Eating clean can have a positive impact on health through healthier eating. However, this notion should be avoided as a psychological burden.
Waking up at 7am As usual, L.Q.T. (24 years old, media worker, resident of Dong Da, Hanoi), drinks a full glass of water before breakfast along with a bowl of oatmeal-soaked yogurt prepared the night before.
T. also uses the chicken breast in the freezer of the refrigerator to prepare the boiled lunch.
These dishes have been accompanying T. for almost a month. T. said that he was very happy when he lost up to 4 kg after just 3 weeks of following the “clean eating” advice. However, T. began to feel “afraid” to eat and became depressed whenever rice water was prepared.
According to Assoc. Assoc. Prof. Dr. Bui Thi Nhung, Dean of the Department of School and Occupational Nutrition at the National Institute of Nutrition, people are misunderstanding and applying the “clean eating” diet.
“Eating clean means ‘eating clean’, choosing clean foods, not contaminated or harmful to health, and at the same time maintaining a nutritional balance,” says this expert.
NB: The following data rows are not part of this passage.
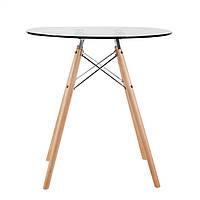 """Стол """" ИМЗ""""  стеклянный, дерево, диаметр 80 см"""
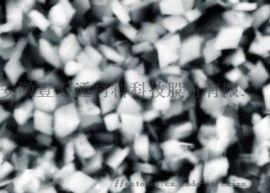 电池中应用优势的高纯度勃姆石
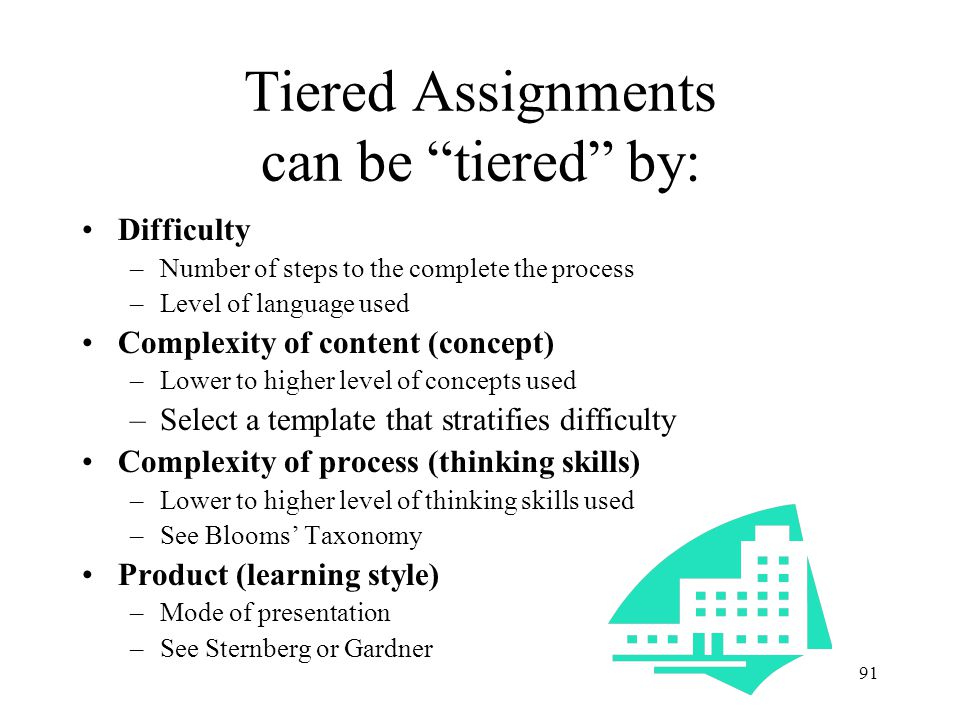 90 Tiered Assignments Parallel tasks at varied levels of complexity, depth, and abstractness with various degrees of scaffolding, support or direction All activities are engaging, offer an appropriate level of challenge and respectful Assignment can be based on teacher assessment or student choice
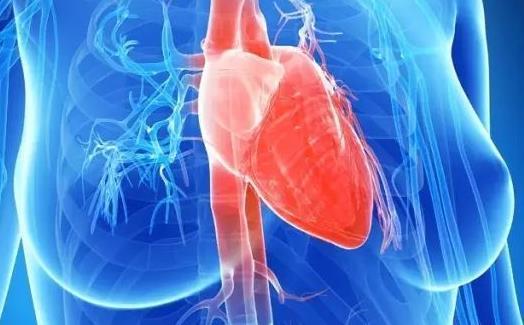 先天性心脏病能怀孕吗 先天性心脏病遗传吗
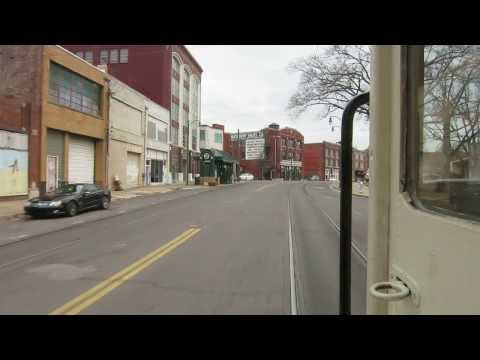 Riding the Memphis Streetcars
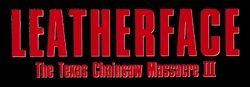 Leatherface - The Texas Chainsaw Massacre III Logo.png
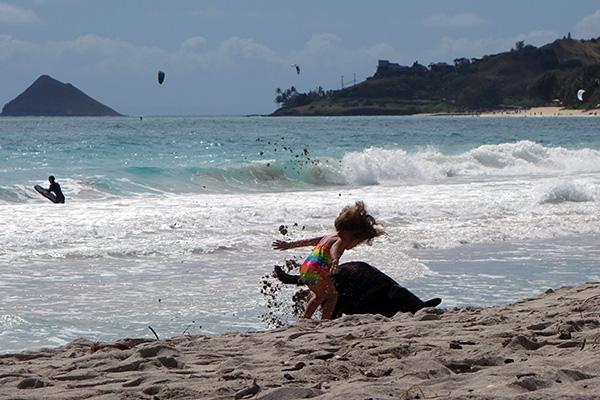 Kalama Beach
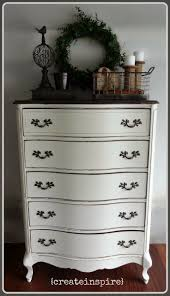 Painting French Provincial Bedroom Furniture 17 Best Ideas About French Provincial Furniture On Pinterest
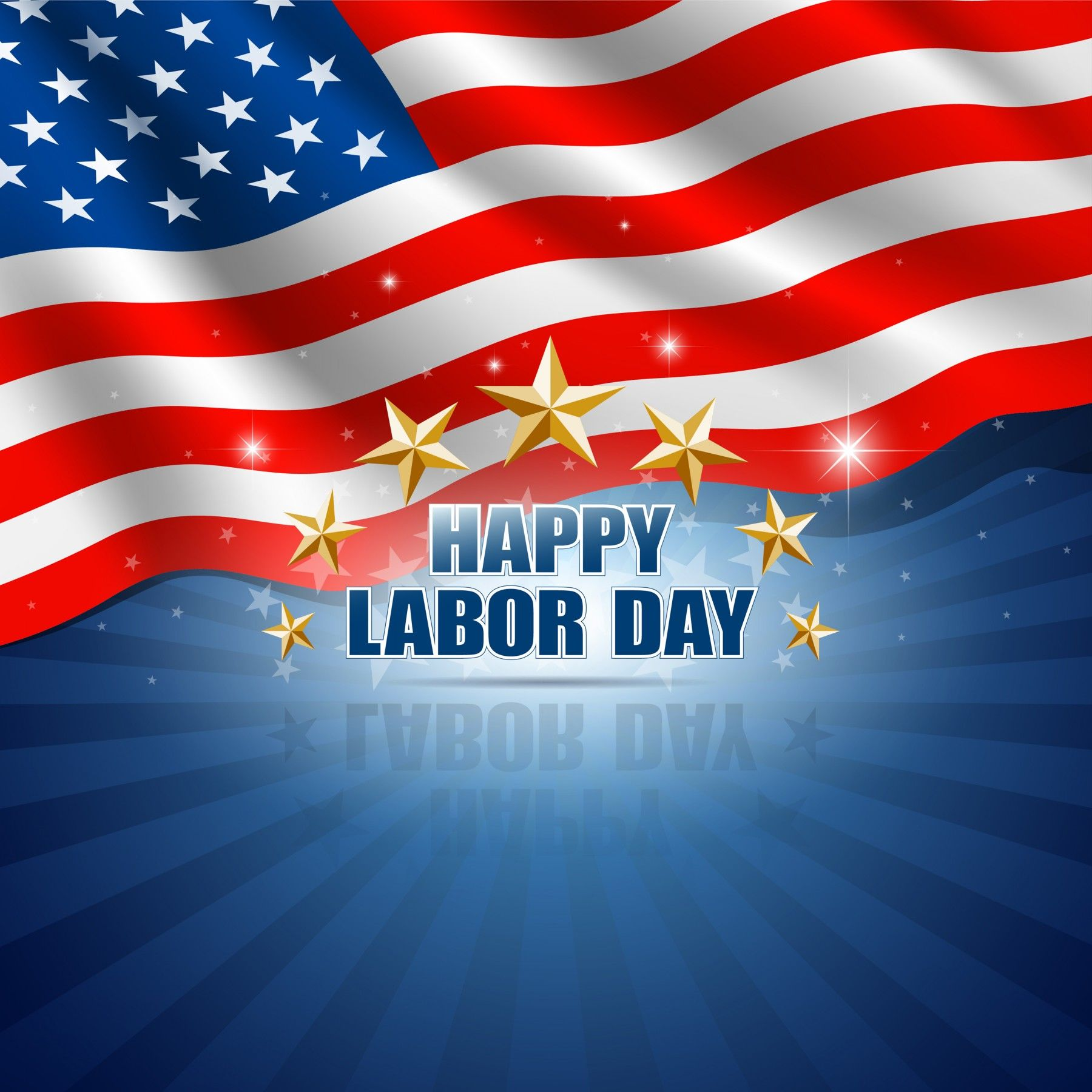 Labor day images and graphics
However, there are many people who do not choose foods according to these principles. Instead, some cases even only drink fruit juice, others only eat meat and vegetables to lose weight and burn fat.
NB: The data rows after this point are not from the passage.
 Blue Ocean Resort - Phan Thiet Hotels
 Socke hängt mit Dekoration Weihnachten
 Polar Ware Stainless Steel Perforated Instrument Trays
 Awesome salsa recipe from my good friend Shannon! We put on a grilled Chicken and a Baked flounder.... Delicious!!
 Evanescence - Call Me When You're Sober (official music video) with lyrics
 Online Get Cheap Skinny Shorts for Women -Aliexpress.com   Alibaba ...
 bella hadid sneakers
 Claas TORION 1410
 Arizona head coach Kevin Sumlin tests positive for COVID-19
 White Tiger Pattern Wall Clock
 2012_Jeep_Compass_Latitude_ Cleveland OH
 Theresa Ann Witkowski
PGS Nhung believes that removing too many carbohydrates (starch, sugar) from the diet can have serious consequences for the body.
The Dean of Occupational and School Nutrition cited a 2018 Lancet study that found that with a diet reduced by up to 40% carbohydrates (i.e. less than 200g of rice/day), people following it have a higher risk of illness. disease up to 40% more morbidity and mortality.
Additionally, those who cut carbs also experienced dizziness, interrupted sleep, and increased stress.
Coach Ho Khanh Thien (Hanoi) said that from a scientific perspective, “clean eating” is not a specific diet.
“Clean eating is not ‘good’, even wrong if we think ‘clean’ eating is clean, losing weight is good while ‘clean’ food is dirty and not good,” said coach Khanh Thien.
On the other hand, warns this expert, the obsession with “clean eating” can even become a form of disease called “eating disorder.”
This phenomenon is common in professional athletes at the end of a competitive race. These people may experience nausea, vomiting, loss of appetite, or overeating when they return to eating and drinking normally.